It must mean both read and write, or the rule wouldn't mean much. Consider the example from http://blog.llvm.org/2011/05/what-every-c-programmer-should-know.html:

float *P;
void zero_array() {
   int i;
   for (i = 0; i < 10000; ++i)
       P[i] = 0.0f;
}

The example code above can be optimized into a memset only if the compiler can assume that none of P[i] aliases P. But consider a world in which only reading from an disallowed glvalue is UB, then the above code would not invoke UB even if P[i] aliases P for some i - e.g., if someone did P = (float *) &P;, because all reads of P are perfectly legal - they all use the lvalue expression P.

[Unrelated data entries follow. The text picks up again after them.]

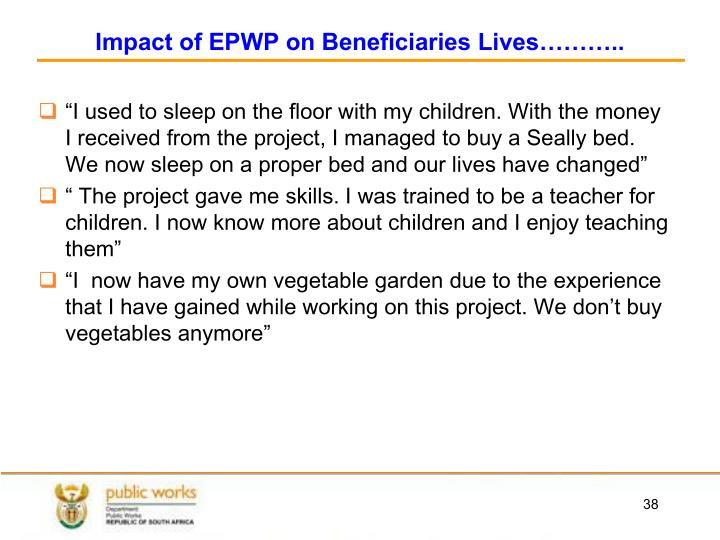 Impact of EPWP on Beneficiaries Lives………..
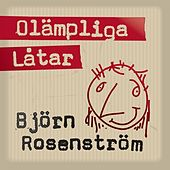 Olämpliga Låtar by Björn Rosenström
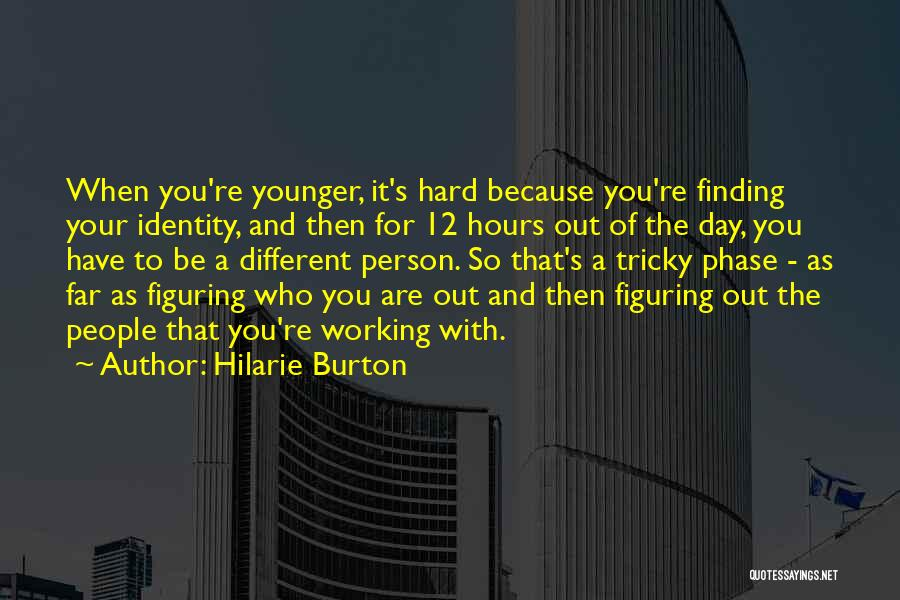Be A Different Person Quotes By Hilarie Burton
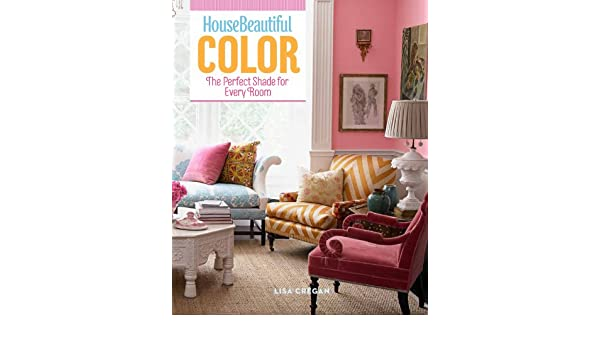 House Beautiful Color: The Perfect Shade for Every Room ...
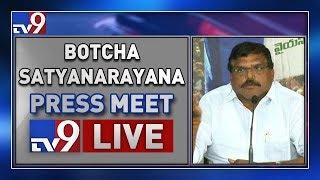 Botsa Satyanarayana Press Meet LIVE || Vijayawada - TV9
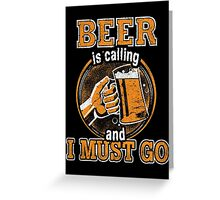 Beer Is Calling And I Must Go T-Shirt Greeting Card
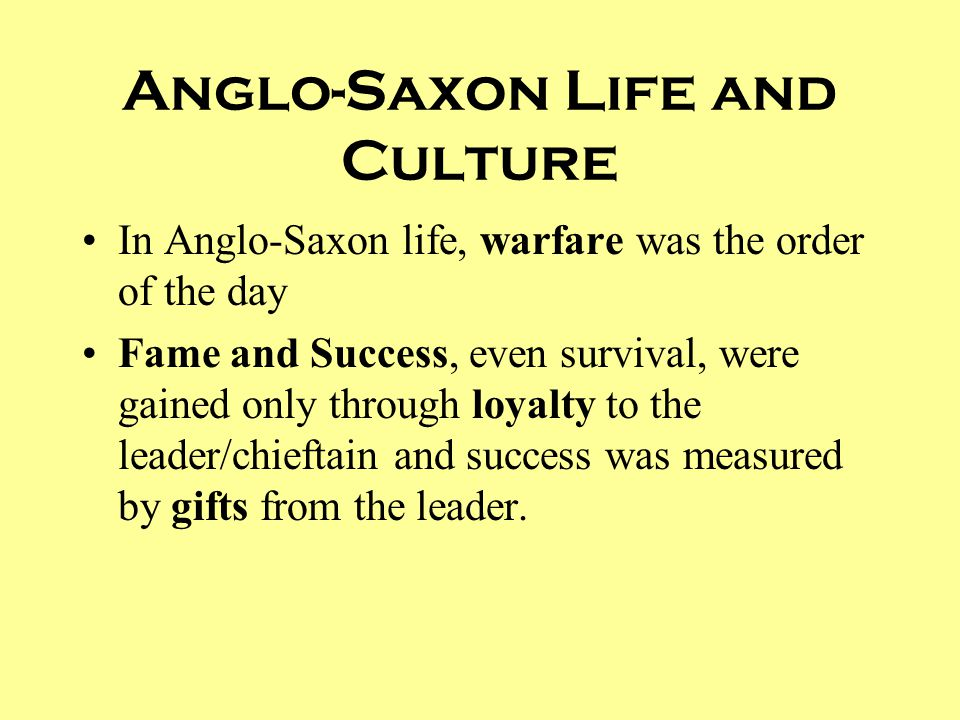 Anglo-Saxon Life and Culture In Anglo-Saxon life, warfare was the order of the day Fame and Success, even survival, were gained only through loyalty t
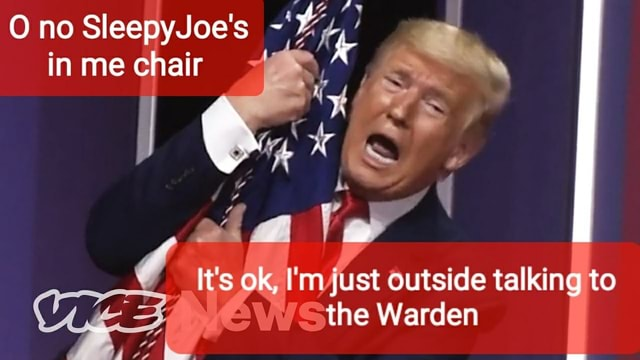 Ono SleepyJoe's in me chair  y, It's ok, I'm just outside talking to the Warden meme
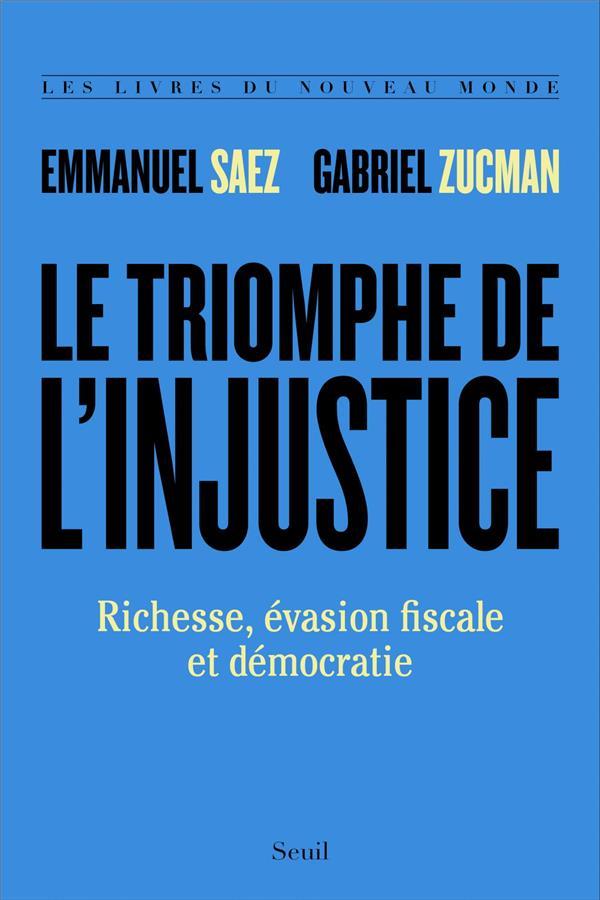 Le triomphe de l'injustice ; richesse, évasion fiscale et démocratie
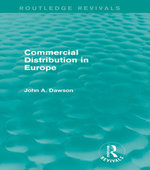 Commercial Distribution in Europe (Routledge Revivals) - John Dawson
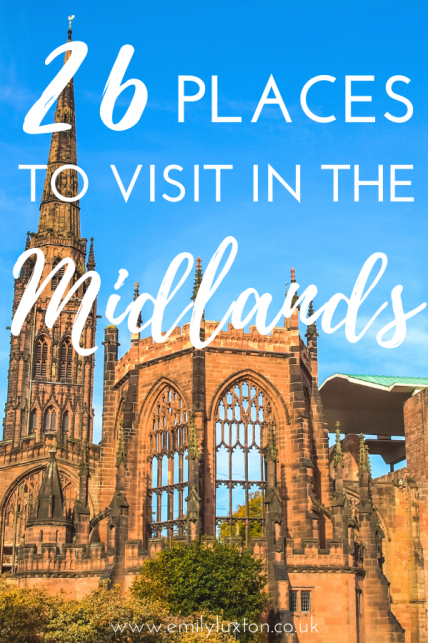 26 Places to Visit in the Midlands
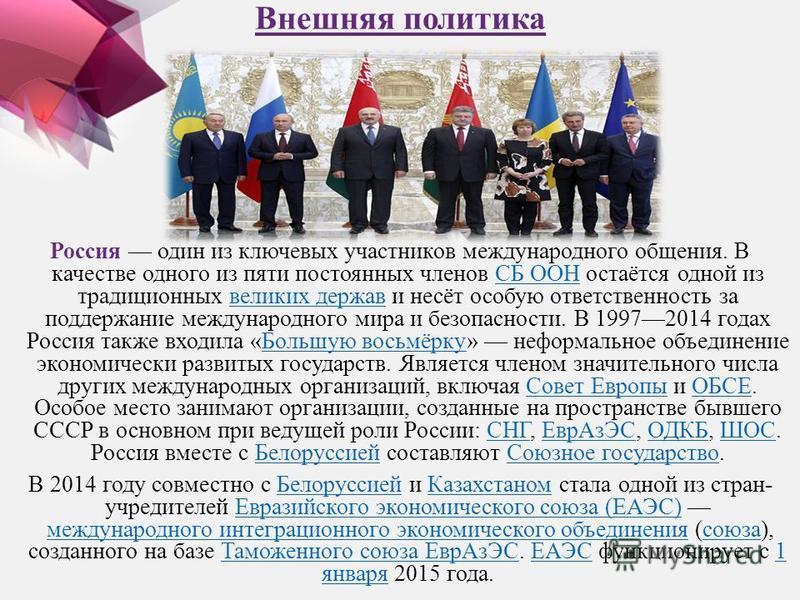 Внешняя политика Россия один из ключевых участников международного общения. В качестве одного из пяти постоянных членов СБ ООН остаётся одной из традиционных великих держав и несёт особую ответственность за поддержание международного мира и безопасно
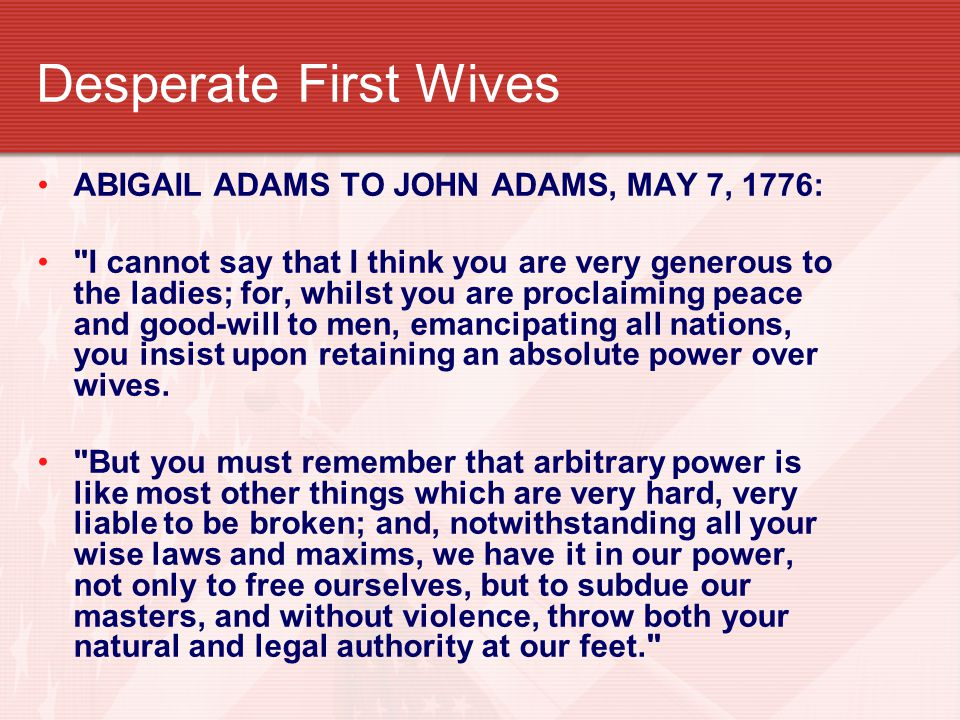Desperate First Wives ABIGAIL ADAMS TO JOHN ADAMS, MAY 7, 1776:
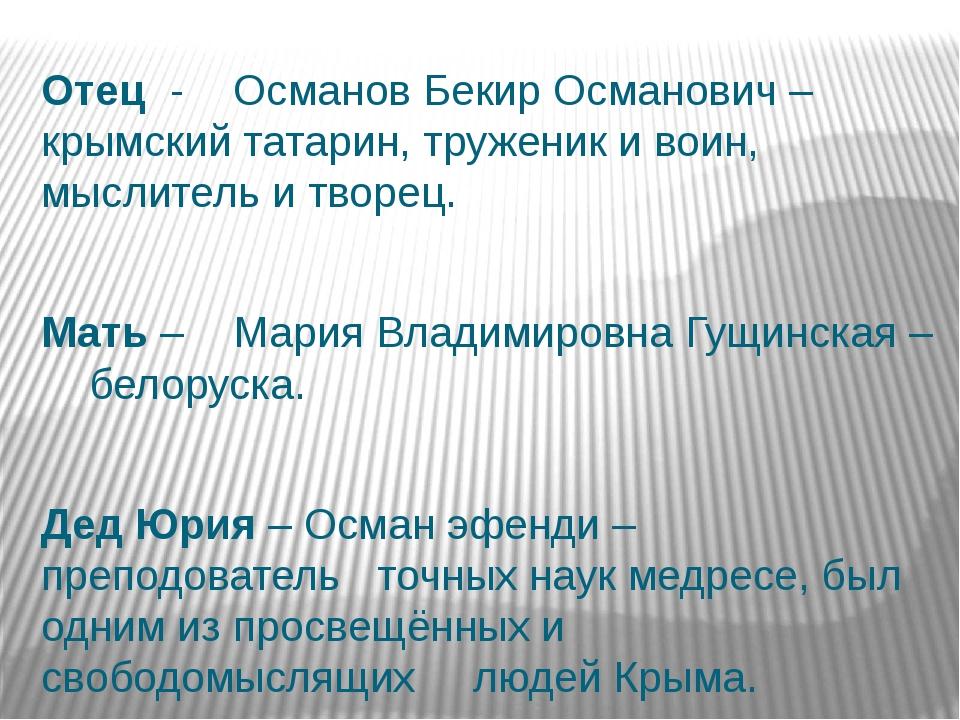 Отец - Османов Бекир Османович –крымский татарин, труженик и воин, мыслит...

Edit: CWG issue 1531 is directly on point. The issue was moved to DR (defect report) status in April 2013, but the resolution, for whatever reason, wasn't applied to the working paper.

I don't claim to be a language lawyer. However...

I would interpret the phrase "access the stored value of an object" as "read the stored value of an object".

That interpretation makes more sense given the previous paragraph, which talks about modifying an object.

9 If an expression can be used to modify the object to which it refers, the expression is called modifiable. A program that attempts to modify an object through a nonmodifiable lvalue or rvalue expression is ill-formed.